Bisogna anche citare le politiche d’aggiustamento strutturale che hanno portato alla privatizzazione dei sistemi di salute al Sud, e ad una più grande dipendenza dall’importazione di cereali, fattori di produzione e altri prodotti. Queste politiche, che si sono susseguite per oltre 40 anni, hanno completamente disarmato i Paesi del Sud dal far fronte a shock esterni come la pandemia di Covid 19 o l’aumento globale del prezzo dei cereali.

Due secoli fa, all’inizio della rivoluzione industriale capitalista, la differenza di redditi pro capite tra i paesi chiamati oggi in via di sviluppo e i paesi sviluppati era più debole.

L’odierno capitalismo vittorioso su scala globale ha aumentato il divario tra le nazioni come mai prima d’ora. Per non parlare del divario all’interno di ogni nazione, sia nel Sud che nel Nord, tra l’1% più ricco e il 50% inferiore.

È giunto il momento di sciogliere la Banca Mondiale e il Fondo Monetario Internazionale e di costruire un’altra architettura internazionale che rispetti i diritti umani e la natura. È giunto il momento di liberarci del sistema capitalista e di intraprendere una rivoluzione ecosocialista, internazionalista e femminista…

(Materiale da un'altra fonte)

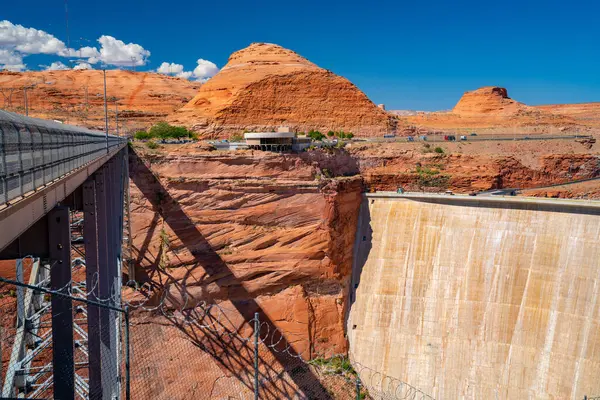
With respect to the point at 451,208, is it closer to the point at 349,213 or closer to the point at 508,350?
the point at 349,213

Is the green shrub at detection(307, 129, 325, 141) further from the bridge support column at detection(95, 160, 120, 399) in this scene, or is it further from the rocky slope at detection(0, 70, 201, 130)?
the bridge support column at detection(95, 160, 120, 399)

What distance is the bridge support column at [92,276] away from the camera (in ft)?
43.9

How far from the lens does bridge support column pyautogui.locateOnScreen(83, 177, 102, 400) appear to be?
13.4 meters

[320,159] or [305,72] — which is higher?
[305,72]

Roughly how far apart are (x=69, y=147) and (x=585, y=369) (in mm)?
25149

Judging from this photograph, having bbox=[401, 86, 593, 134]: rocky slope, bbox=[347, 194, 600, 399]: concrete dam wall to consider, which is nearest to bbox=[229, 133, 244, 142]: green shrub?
bbox=[347, 194, 600, 399]: concrete dam wall

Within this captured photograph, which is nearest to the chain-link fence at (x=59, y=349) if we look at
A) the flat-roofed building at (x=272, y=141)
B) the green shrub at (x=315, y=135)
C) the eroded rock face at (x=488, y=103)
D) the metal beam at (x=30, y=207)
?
the metal beam at (x=30, y=207)

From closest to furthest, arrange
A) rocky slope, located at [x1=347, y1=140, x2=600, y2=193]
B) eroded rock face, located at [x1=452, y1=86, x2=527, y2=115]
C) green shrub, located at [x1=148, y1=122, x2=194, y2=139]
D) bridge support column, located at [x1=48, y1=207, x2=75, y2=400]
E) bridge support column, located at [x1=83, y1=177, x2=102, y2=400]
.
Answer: bridge support column, located at [x1=48, y1=207, x2=75, y2=400] < bridge support column, located at [x1=83, y1=177, x2=102, y2=400] < rocky slope, located at [x1=347, y1=140, x2=600, y2=193] < green shrub, located at [x1=148, y1=122, x2=194, y2=139] < eroded rock face, located at [x1=452, y1=86, x2=527, y2=115]

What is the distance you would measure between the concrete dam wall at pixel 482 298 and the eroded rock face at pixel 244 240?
2.72 meters

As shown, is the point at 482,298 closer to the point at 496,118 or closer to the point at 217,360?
the point at 217,360

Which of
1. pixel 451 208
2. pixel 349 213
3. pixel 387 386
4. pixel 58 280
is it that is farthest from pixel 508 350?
pixel 58 280

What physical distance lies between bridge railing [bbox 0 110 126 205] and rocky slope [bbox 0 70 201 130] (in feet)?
148

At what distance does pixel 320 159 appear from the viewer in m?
33.6

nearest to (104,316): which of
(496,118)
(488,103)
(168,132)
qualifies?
(168,132)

[1] https://www.banquemondiale.org/fr/news/press-release/2023/12/13/developing-countries-paid-record-443-5-billion-on-public-debt-in-2022

[2] Martin Wolf, “The global economy holds up yet limps on”, 11 Ottobre 2023.

[3] CADTM, « Afrique, le piège de la dette et comment en sortir », dicembre 2022, https://www.cadtm.org/Afrique-le-piege-de-la-dette-et-comment-en-sortir.

[4] L’evoluzione dei rendimenti dei titoli sovrani in 10 anni è disponibile qui : http://www.worldgovernmentbonds.com/country/puertorico/ On y voit que le rendement (yield) sur les titres à 10 ans de la Zambie et de l’Égypte atteint 26%, celui de la Turquie atteint 25%, celui du Kenya 18,5%, celui du Pakistan et de l’Ouganda, 16%.